Let’s get right into demand.
Both personal and social needs for vlogs have emerged and will continue emerging indefinitely. Each user has his own unique balance of personal and social needs. Supplemental is versatile enough to fulfill each user’s needs without sacrificing simplicity.
Since this is My Dream App, I’ll start with my own personal uses and then talk about the greater market.
The Importance of the Mac
I’ve been an off and on journal writer since I was eight (about 15 years ago) and have wanted a video logging app for about as long.
After a few years my family ditched the 386 for a PowerMac and I moved from writing in notebooks to typing on a computer. QuickTime made its debut and teased all of us with its Star Trek-y vision of Macintosh A/V. Yeah, I could’ve started writing on the old PC like Doogie Howser, but he didn’t have a Mac! (That always puzzled me, btw.)
The Mac was and is much more inviting and visual. I couldn’t resist the temptation to spruce the journal up with some art. Journaling with just words gets boring real fast. I looked forward to the day when I could add audio and video. Real starship Enterprise kind of stuff.
Like cell phones, 3.5″ disks, and women in space, that future would have its day. That day is now! :)
The Added Value of Vlogs
Video is the ultimate in casual and efficient recording of personal thoughts.

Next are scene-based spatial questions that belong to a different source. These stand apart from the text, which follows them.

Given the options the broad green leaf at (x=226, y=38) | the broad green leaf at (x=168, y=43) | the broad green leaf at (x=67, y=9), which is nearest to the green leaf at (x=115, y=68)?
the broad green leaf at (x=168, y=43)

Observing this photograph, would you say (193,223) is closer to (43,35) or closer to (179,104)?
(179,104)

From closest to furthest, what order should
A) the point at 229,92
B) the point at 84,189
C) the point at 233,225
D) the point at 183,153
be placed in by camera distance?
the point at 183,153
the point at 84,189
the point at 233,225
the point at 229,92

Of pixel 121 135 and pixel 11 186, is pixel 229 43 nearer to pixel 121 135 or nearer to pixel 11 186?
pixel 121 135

While journal writing, I often felt the need to be verbose and formal, worried that a future reader lacking emotional context would misunderstand the text. This is evident in the greater social climate of the Internet. Emails, forums, chat rooms, and blogs are rife with personal misunderstandings simply because text is inefficient for communicating the vast subtleties of emotion and behavior, which are so necessary for personal thoughts. Most of us are not expert poets and prose writers anyway. Everyone is much better in person. Vlogs cut away the confusion and distance by opening us to facial expressions, body language, tone, inflection, and general appearance, among other things. They also give us an active pictorial reference of our lives, which make better and longer-lasting memories.

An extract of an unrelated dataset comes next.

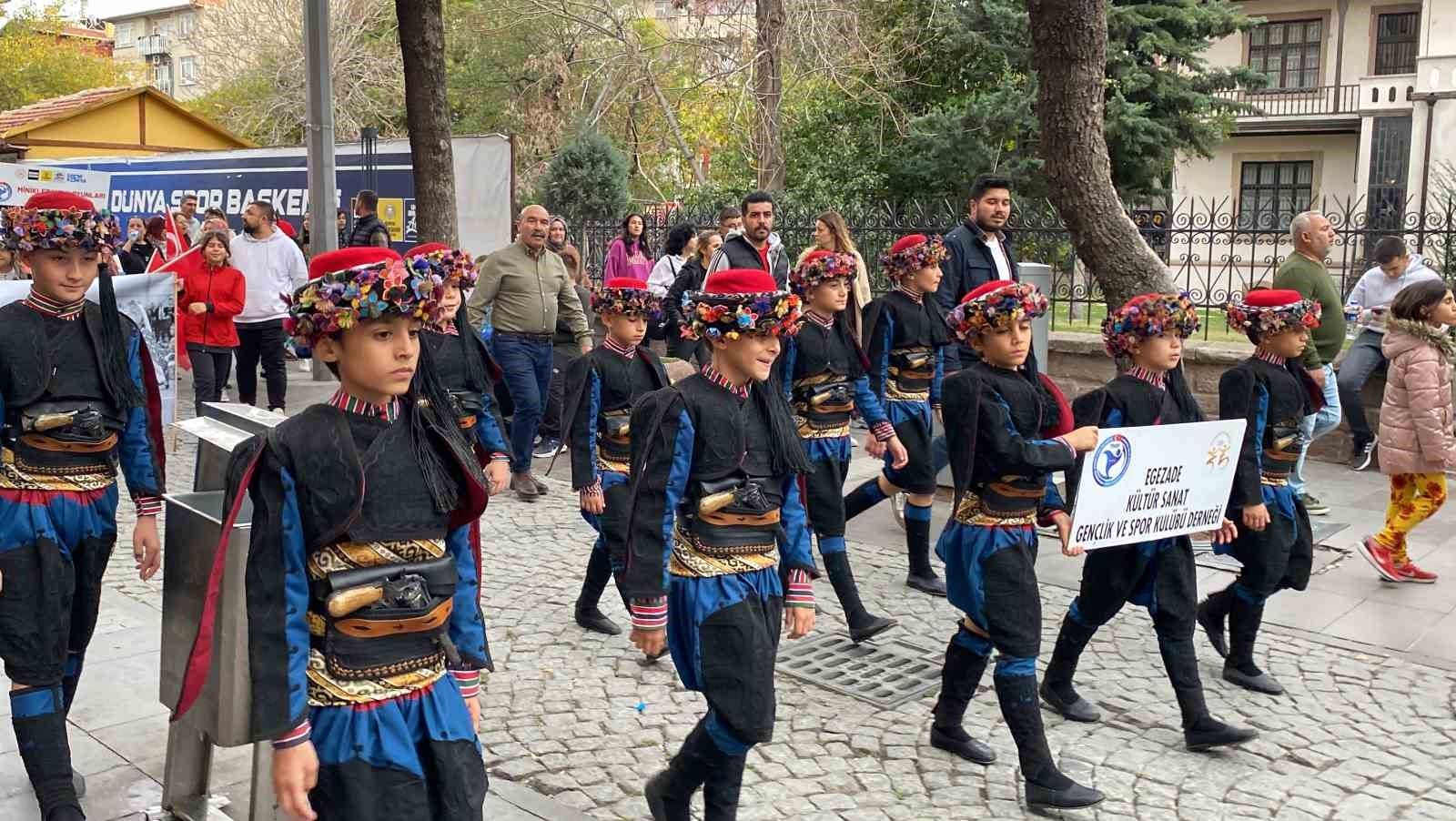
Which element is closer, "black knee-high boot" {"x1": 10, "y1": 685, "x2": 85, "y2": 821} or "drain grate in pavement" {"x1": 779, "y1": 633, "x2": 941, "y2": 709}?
"black knee-high boot" {"x1": 10, "y1": 685, "x2": 85, "y2": 821}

Vlogs put the “person” back into “personal log.” Without motion and sound, the person is limited to playing the mysterious and eventually frustrating role of author. That frustration has been enough for me to avoid journaling for long periods of time.
So, I wish to use vlogging to embrace journaling again and amplify its many benefits. Prime among these benefits are greater self-understanding. With a vlog, I will regularly see and hear me the way others see and hear me. Vlogs surpass even the mirror.
Dream Vlogging
I’m only now getting to my most long-awaited use for Supplemental.

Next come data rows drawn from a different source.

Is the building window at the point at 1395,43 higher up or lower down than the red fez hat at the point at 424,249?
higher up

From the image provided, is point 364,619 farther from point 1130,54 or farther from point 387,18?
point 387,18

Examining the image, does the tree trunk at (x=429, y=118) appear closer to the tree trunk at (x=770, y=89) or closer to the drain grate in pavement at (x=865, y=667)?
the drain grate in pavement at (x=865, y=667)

When I started journaling those many years ago, I also kept a dream journal, and it was astoundingly rewarding. Through the journal I discovered lucid dreams. What amazing experiences they are. I’m lucky to have had them at all, much less grow up with them.
I won’t elaborate on lucid dreaming specificually. What’s relevant here is that I rarely have them unless I am in the process of keeping a diligent dream journal. And this is very difficult. When I’m tired and I need to go to work or school in the morning, it’s a mean pain in the ass to get out of bed three or four times during the night and write or type. My coordination may be off. Maybe my hand is numb from sleeping on it funny.
Dream vlogging to my rescue. How convenient and exciting it would be to face a camera and talk about what just happened. Fewer words are needed, since I can look back on my own subtle emotional reaction - a far superior mnemonic.
Change hours of arduous writing into minutes of effortless talking, drop in a couple keywords, add an archiving function, some Leopard skin for show, and the result is literally my dream app.
So far this is just my personal use. Using it to send video messages to friends and family and to make a video podcast would also be on the horizon. Maybe do a Numa-Numa video on YouTube? Only joking!